Le procès de Nicolas Sarkozy s’achèvera le 8 avril avec les plaidoiries de la défense. L’accusation a reconnu qu’aucun pacte de corruption n’avait été établi entre l’ancien président et Mouammar Kadhafi. Malgré cela, le Parquet national financier (PNF) a requis sept ans d’emprisonnement contre Sarkozy, alimentant un débat sur la politisation de la justice.
- Le procès de Nicolas Sarkozy se terminera le 8 avril avec des plaidoiries de la défense.
- L'accusation a reconnu qu'aucun pacte de corruption n'a été établi entre Sarkozy et Kadhafi.
- Le PNF a requis sept ans d'emprisonnement contre Sarkozy, malgré l'affaiblissement des accusations.
- Les comptes bancaires examinés n'ont révélé aucune trace suspecte concernant Sarkozy et sa famille.

L’accusation admet l’absence de preuves concernant un pacte de corruption
Au cours du procès qui se terminera le 8 avril, l’accusation a finalement reconnu qu’« aucun pacte de corruption n’a été conclu » entre Nicolas Sarkozy et Mouammar Kadhafi lors d’une rencontre en Libye le 6 octobre 2005. Ce rapprochement diplomatique avait débuté bien auparavant, sous la présidence de Jacques Chirac.
De plus, la note attribuée à Moussa Koussa, chef des renseignements libyens, révélée par Mediapart avant les élections présidentielles de 2012, déclarait que 50 millions avaient été utilisés pour financer la campagne de Sarkozy. Toutefois, son authenticité est mise en doute par des éléments apportés au tribunal et devrait être écartée.

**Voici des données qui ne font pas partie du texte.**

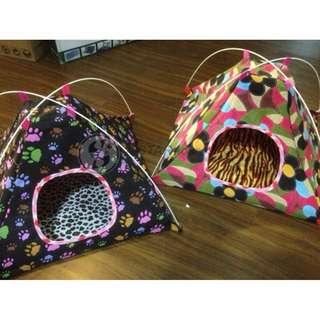 p239471 折疊式帳篷寵物窩 蒙古包 狗屋 貓房子 寵物用品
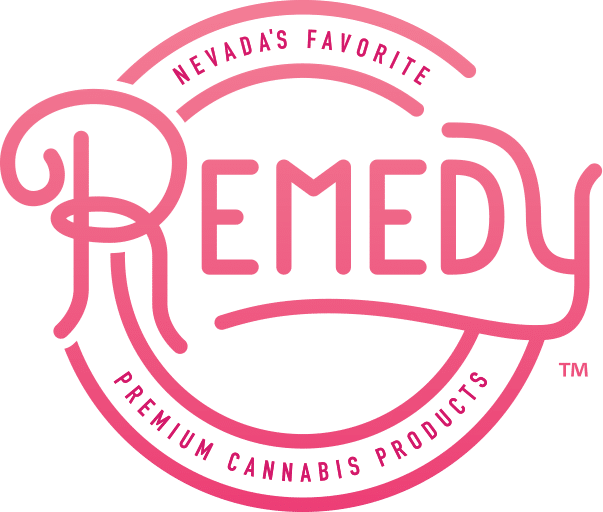 breast cancer awareness remedy logo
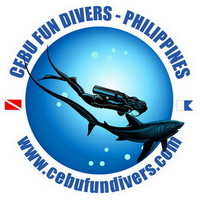 Cebu Fun Divers - Moalboal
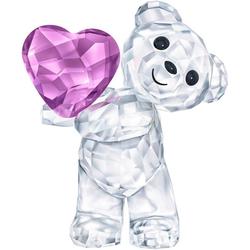 Swarovski Dekofigur Kris Bär – Nimm mein Herz, 5427995 (1 Stück), Swarovski® Kristall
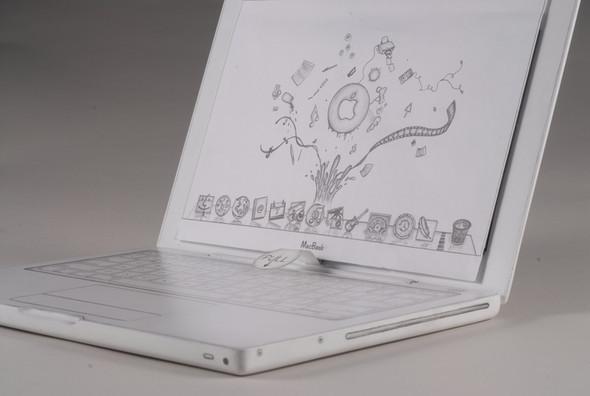 Macbook Draw. Изображение № 8.
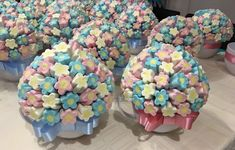 Ideas Para Fiestas, Birthday Cake, Confetti, Candy, Sweet, Marshmallows, Candy Stations, Sweet 15, Goodies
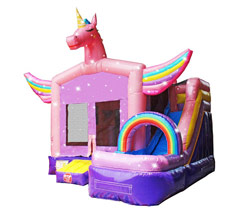 Unicorn Bounce House rental Long Island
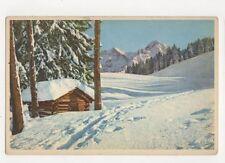 Switzerland Vintage Postcard 388a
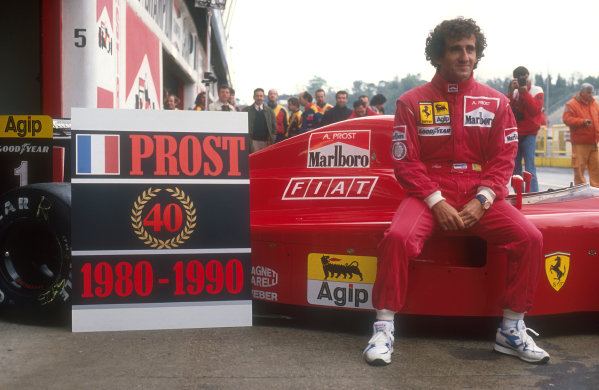 1990 San Marino Grand Prix.Imola, Italy.11-13 May 1990.Alain Prost (Ferrari) comemorates his 40 Grand Prix wins. He took win number 40 at the last race in Brazil.Ref-90 SM 02.World Copyright - LAT Photographic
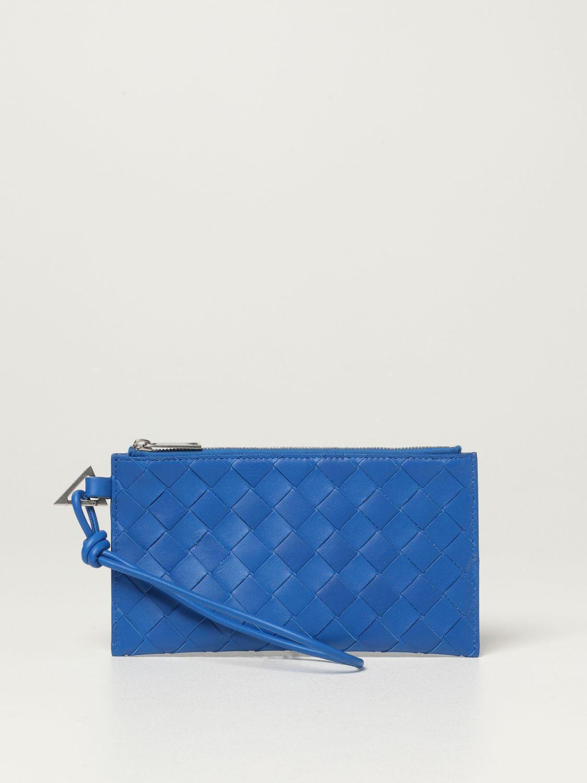Briefcase Bottega Veneta: Bottega Veneta wallet in woven leather 1.5 cobalt 1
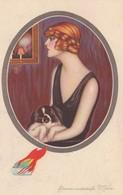 ART DECO ; NANNI ;  Woman & Dog , 1910-20s - Nanni
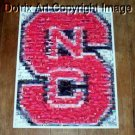 Amazing NC State Wolfpack Montage #ed to just 25!!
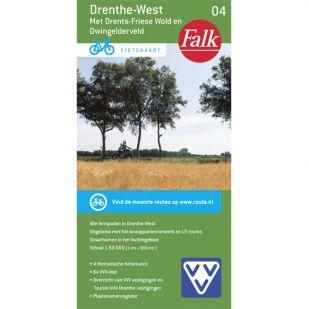 Fietskaart 4 Drenthe-West (2020)
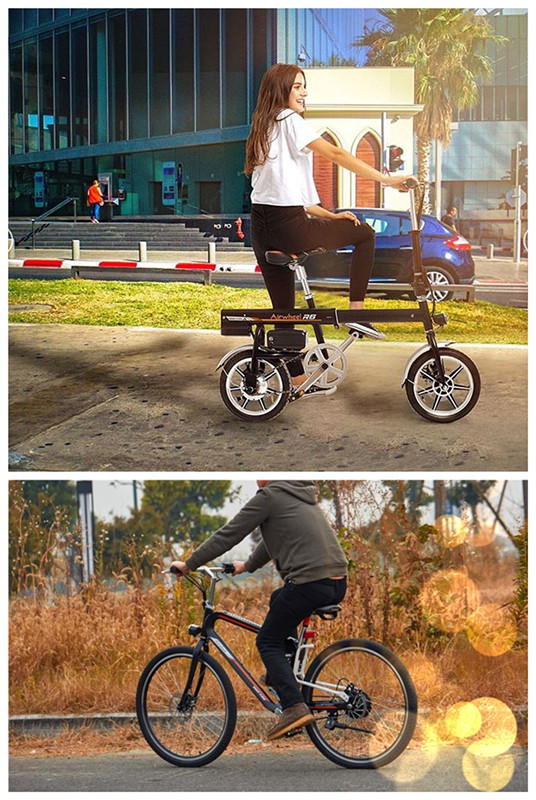 Airwheel assist electric bikes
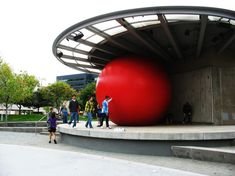 Interactive Giant Red Ball - My Modern Metropolis
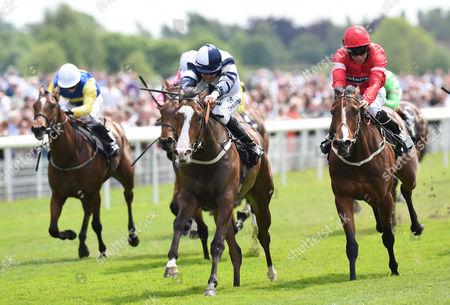 Editorial photo of Horse Racing at York Racecourse, Britain - 16 May 2014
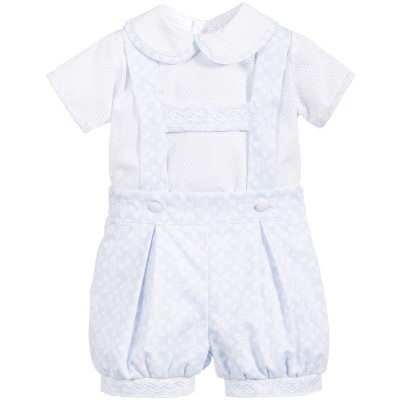 Pretty Originals White peter pan coller blouse & t bar shorts set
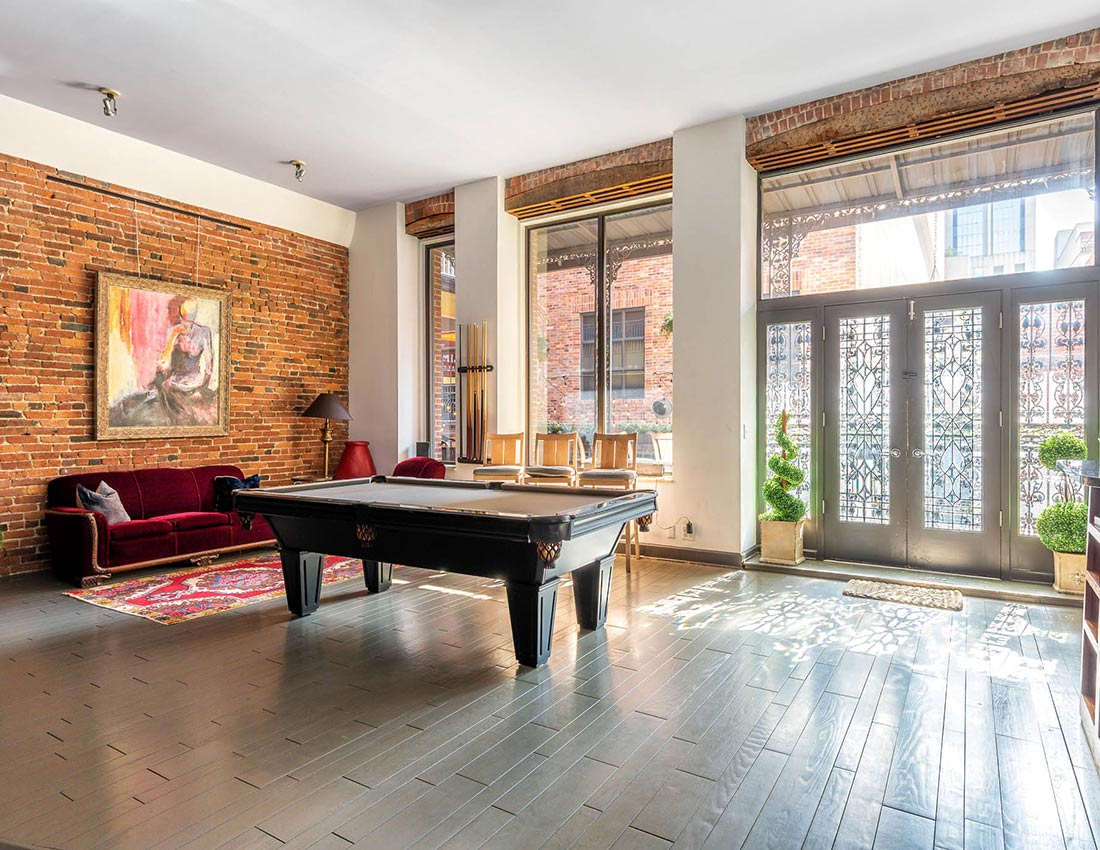 sleep with us printers alley lofts grand loft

Les réquisitions du PNF surprennent face à l’affaiblissement des accusations
Avec cette reconnaissance par l’accusation et les preuves manquantes, il semble probable que les réquisitions auraient dû être moins sévères. Pourtant, malgré ces circonstances atténuantes avérées, le PNF a demandé une peine de sept ans d’emprisonnement pour Nicolas Sarkozy. Cette décision apparaît disproportionnée comparée aux demandes formulées contre Ziad Takieddine ou Thierry Gaubert, dont les enrichissements personnels sont prouvés.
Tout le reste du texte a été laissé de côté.